**Task goal:** Restate, word for word, the lines from the opening line of the data through the line containing "common name: wild boar", both included, and nothing else.

**Recorded data:**
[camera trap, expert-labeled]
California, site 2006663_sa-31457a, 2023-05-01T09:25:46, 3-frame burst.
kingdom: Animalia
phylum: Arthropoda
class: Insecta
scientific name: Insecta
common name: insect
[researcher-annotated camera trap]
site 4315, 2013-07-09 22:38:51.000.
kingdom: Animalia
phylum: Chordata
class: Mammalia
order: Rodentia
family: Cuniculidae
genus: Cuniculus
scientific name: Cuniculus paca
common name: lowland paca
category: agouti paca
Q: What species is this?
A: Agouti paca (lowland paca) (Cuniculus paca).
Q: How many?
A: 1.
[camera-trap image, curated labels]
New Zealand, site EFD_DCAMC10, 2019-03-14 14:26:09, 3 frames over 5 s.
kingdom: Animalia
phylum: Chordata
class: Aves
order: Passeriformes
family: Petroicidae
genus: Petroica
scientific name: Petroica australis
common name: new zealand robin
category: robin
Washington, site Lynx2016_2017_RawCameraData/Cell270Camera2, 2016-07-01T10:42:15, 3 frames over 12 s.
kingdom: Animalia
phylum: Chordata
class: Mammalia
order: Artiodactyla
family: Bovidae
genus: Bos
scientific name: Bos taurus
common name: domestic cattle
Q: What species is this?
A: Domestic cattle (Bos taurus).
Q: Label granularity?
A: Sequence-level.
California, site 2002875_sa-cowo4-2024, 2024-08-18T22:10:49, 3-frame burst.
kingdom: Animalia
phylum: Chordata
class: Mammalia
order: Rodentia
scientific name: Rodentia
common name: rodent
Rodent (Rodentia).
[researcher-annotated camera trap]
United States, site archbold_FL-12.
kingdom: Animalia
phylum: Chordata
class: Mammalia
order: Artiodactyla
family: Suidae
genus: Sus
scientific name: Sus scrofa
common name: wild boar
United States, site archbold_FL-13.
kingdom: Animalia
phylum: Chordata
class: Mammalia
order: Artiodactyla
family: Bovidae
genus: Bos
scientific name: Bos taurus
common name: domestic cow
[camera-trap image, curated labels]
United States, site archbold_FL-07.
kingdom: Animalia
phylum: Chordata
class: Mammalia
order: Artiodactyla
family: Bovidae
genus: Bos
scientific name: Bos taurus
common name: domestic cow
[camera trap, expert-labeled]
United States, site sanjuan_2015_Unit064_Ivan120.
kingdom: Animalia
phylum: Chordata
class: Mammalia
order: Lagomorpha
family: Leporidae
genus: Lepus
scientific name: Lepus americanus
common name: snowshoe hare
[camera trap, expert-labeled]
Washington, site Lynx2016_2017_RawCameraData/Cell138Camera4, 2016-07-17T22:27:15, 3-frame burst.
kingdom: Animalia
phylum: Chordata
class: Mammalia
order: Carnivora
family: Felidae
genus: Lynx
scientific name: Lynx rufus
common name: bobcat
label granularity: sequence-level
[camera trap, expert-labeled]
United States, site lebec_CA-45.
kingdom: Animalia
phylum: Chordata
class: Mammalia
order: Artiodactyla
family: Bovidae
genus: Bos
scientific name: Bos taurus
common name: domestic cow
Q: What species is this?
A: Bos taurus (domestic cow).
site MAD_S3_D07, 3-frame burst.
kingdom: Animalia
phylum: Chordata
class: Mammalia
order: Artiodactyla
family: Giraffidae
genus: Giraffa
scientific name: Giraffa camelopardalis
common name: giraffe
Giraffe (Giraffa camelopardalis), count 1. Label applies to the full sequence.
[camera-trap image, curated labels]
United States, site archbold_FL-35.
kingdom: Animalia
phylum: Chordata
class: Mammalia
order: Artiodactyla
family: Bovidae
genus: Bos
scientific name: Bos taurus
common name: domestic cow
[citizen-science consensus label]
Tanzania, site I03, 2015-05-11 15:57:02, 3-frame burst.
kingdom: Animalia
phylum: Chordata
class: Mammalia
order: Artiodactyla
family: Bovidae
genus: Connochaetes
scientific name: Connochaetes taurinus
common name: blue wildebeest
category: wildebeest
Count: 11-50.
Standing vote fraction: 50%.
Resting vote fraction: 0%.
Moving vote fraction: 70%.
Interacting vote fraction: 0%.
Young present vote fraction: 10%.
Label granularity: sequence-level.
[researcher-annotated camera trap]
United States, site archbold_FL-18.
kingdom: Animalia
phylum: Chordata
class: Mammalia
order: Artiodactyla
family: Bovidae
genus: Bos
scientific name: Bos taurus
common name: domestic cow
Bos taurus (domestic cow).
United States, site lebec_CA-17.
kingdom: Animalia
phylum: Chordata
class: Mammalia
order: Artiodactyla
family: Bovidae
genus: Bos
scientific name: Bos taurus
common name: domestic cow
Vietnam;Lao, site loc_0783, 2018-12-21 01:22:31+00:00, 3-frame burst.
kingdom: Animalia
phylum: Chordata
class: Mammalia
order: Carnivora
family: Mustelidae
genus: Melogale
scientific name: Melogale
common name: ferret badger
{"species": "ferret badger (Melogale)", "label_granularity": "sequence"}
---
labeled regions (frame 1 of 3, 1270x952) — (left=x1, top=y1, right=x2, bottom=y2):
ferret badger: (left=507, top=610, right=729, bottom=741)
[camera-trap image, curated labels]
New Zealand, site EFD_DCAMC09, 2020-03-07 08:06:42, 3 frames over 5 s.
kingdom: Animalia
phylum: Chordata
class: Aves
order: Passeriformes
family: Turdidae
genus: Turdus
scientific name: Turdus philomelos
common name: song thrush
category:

**Exercise response:**
[camera trap, expert-labeled]
California, site 2006663_sa-31457a, 2023-05-01T09:25:46, 3-frame burst.
kingdom: Animalia
phylum: Arthropoda
class: Insecta
scientific name: Insecta
common name: insect
[researcher-annotated camera trap]
site 4315, 2013-07-09 22:38:51.000.
kingdom: Animalia
phylum: Chordata
class: Mammalia
order: Rodentia
family: Cuniculidae
genus: Cuniculus
scientific name: Cuniculus paca
common name: lowland paca
category: agouti paca
Q: What species is this?
A: Agouti paca (lowland paca) (Cuniculus paca).
Q: How many?
A: 1.
[camera-trap image, curated labels]
New Zealand, site EFD_DCAMC10, 2019-03-14 14:26:09, 3 frames over 5 s.
kingdom: Animalia
phylum: Chordata
class: Aves
order: Passeriformes
family: Petroicidae
genus: Petroica
scientific name: Petroica australis
common name: new zealand robin
category: robin
Washington, site Lynx2016_2017_RawCameraData/Cell270Camera2, 2016-07-01T10:42:15, 3 frames over 12 s.
kingdom: Animalia
phylum: Chordata
class: Mammalia
order: Artiodactyla
family: Bovidae
genus: Bos
scientific name: Bos taurus
common name: domestic cattle
Q: What species is this?
A: Domestic cattle (Bos taurus).
Q: Label granularity?
A: Sequence-level.
California, site 2002875_sa-cowo4-2024, 2024-08-18T22:10:49, 3-frame burst.
kingdom: Animalia
phylum: Chordata
class: Mammalia
order: Rodentia
scientific name: Rodentia
common name: rodent
Rodent (Rodentia).
[researcher-annotated camera trap]
United States, site archbold_FL-12.
kingdom: Animalia
phylum: Chordata
class: Mammalia
order: Artiodactyla
family: Suidae
genus: Sus
scientific name: Sus scrofa
common name: wild boar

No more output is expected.